Normally I'm using cherry, walnut or mahogany veneer, so it's maybe some stain, then 3 or 4 quick coats of sprayed on post catalyzed nitro cellulose lacquer. With proper air flow, all 4 coats and the intervening sanding can be completed in a day in the booth.

If spraying any product, be sure to stuff the driver opening with newspaper or shop rags to prevent contamination of damping material. (since my driver cutouts are rebated for flush mounting, I'll mask them off with blue painter's tape)
 
Birch and cherry are probably the hardest to stain for the novice. They can blotch pretty badly. By all means use a pre-stain treatment before you put a dark stain on birch.

I have a fondness for natural cherry at the moment.
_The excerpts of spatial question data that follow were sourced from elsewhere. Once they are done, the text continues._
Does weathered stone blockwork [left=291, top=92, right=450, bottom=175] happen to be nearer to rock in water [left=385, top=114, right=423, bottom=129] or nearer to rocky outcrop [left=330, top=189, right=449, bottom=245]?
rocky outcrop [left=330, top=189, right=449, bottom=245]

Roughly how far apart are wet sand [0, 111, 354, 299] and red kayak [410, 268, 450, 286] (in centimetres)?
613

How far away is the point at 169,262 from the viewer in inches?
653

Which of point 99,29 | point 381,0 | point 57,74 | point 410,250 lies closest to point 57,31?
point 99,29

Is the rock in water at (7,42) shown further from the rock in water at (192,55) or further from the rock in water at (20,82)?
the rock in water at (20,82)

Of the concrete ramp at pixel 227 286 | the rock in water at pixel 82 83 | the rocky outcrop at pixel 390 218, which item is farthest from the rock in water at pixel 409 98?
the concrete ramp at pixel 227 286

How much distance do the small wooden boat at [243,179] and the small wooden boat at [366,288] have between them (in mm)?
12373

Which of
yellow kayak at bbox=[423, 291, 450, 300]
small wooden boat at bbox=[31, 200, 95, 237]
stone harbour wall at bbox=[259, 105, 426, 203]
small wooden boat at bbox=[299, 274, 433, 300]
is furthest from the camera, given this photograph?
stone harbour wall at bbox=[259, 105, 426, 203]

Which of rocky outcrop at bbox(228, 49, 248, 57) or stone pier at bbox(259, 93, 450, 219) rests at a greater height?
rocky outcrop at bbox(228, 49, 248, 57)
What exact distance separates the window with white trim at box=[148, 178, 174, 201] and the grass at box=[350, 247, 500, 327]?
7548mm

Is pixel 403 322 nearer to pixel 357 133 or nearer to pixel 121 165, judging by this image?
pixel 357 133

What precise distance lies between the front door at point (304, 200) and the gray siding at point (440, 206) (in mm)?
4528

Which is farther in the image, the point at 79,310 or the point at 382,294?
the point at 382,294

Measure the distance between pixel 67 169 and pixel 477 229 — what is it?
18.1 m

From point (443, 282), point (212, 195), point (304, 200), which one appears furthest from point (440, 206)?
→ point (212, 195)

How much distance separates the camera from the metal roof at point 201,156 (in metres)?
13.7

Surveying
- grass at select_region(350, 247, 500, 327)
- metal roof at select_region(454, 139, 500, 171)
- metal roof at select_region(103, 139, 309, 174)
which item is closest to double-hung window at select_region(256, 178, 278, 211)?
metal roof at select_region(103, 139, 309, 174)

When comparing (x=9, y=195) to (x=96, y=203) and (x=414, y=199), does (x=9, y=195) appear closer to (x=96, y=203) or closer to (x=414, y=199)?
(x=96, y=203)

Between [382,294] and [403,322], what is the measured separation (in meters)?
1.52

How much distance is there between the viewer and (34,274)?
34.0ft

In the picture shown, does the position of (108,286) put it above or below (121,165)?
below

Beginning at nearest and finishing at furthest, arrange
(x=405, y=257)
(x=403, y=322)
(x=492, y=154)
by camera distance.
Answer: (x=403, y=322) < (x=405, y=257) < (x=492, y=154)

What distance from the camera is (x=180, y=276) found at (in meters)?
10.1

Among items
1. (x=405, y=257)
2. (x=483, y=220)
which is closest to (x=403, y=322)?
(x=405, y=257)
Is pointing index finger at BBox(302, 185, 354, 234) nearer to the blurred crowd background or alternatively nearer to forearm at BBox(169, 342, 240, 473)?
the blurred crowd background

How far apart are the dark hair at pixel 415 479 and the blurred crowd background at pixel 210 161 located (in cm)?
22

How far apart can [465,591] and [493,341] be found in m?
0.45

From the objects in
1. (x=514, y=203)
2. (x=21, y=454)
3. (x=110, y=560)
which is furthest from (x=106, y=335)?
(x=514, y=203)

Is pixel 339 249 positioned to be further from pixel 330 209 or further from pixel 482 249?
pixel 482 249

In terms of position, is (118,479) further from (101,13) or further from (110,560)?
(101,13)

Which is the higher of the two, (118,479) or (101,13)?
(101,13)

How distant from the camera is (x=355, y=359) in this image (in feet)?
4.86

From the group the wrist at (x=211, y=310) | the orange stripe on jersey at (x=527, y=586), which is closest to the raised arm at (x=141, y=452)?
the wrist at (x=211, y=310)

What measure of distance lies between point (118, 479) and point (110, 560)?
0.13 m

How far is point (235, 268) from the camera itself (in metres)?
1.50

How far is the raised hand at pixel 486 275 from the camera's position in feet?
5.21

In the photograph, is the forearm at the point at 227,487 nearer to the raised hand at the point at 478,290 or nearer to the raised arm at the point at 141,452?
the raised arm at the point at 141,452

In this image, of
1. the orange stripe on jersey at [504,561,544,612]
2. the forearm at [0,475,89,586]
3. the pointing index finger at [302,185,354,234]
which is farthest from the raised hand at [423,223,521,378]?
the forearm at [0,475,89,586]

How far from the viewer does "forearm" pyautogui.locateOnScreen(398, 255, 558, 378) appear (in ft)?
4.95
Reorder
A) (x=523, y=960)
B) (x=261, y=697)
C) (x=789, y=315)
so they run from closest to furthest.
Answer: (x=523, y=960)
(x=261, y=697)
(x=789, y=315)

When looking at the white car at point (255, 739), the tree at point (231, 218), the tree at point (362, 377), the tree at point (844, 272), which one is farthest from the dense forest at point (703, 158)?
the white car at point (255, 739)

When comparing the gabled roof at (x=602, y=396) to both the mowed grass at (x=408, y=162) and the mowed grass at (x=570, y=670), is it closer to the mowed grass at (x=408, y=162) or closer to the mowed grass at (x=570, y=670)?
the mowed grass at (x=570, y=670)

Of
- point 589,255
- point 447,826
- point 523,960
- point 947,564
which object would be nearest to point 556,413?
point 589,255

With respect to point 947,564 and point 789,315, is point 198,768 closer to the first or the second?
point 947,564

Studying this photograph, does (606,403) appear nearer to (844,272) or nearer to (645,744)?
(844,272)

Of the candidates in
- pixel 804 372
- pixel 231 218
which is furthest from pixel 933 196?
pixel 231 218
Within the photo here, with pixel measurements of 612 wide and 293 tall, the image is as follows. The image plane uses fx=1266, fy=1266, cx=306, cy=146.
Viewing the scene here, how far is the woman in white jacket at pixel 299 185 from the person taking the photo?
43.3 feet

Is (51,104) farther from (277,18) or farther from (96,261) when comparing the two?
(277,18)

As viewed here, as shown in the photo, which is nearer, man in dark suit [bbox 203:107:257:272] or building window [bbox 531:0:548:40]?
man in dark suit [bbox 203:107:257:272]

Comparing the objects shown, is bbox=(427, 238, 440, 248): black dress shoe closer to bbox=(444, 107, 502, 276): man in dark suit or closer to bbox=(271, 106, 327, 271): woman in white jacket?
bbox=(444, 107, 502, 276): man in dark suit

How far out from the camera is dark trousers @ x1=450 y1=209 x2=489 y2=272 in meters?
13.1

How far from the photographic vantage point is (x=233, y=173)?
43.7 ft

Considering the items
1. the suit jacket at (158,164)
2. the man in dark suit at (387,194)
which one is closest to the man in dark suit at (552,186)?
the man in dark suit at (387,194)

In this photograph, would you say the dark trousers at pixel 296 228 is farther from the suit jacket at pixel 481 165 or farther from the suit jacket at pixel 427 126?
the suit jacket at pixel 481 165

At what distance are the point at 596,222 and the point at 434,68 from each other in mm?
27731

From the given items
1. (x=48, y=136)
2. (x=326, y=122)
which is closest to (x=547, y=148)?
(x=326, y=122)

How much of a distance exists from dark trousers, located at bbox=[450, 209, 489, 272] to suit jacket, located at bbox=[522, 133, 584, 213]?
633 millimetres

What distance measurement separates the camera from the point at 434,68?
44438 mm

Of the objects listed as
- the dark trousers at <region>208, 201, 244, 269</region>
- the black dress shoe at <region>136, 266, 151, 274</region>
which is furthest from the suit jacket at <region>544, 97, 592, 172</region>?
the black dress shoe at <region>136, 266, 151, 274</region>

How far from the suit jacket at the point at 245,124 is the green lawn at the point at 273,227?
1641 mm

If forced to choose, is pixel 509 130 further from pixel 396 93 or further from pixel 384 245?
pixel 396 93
Three coats of MinWax tung oil finish looks great.

Bob
 
That's a good point about Birch, I hadn't been aware of that when I chose it. Fortunately, I found the pre-stain stuff at Home Depot today but held-off from buying it. I'd have to buy a few different stain colours to really see which one is going to work for me as the silly sample pieces of wood at the store are no good to man nor beast. This would be quite an expense and light finish might also be a good fit for where these will be used so a no-stain approach is an option.

There was some Tung Oil and Danish Oil at the store. Do these avoid the 'blotchy' risk with Birch straight out of the can yet give the wood a nice 'glow' - the sanded Birch is 'too white' as-is ?

In the meantime I've installed some veneer inside the vent openings and some stick-on felt pieces on the inside back of the box opposite the driver. And I'm going to put some 'natural' semi-gloss nickwax final coat on a test piece to see how a light finish would look.
 
Just about anything you do to natural birch will give it a yellowish color. That's not necessarily a bad thing, you just have to be aware of it. Wipe on urethane is the easiest. MinWax tung oil finish gives the best results IMO. You might consider shellac. Definitely yellowish, or you could use the "amber" variety which is orangish. Get the newest can of "Bullseye" you can find (cans should be dated ) and cut it 2/1 with alcohol.

Wipe on acrylic will give the whitest finish. Personally, I think acrylic look plastic and fake.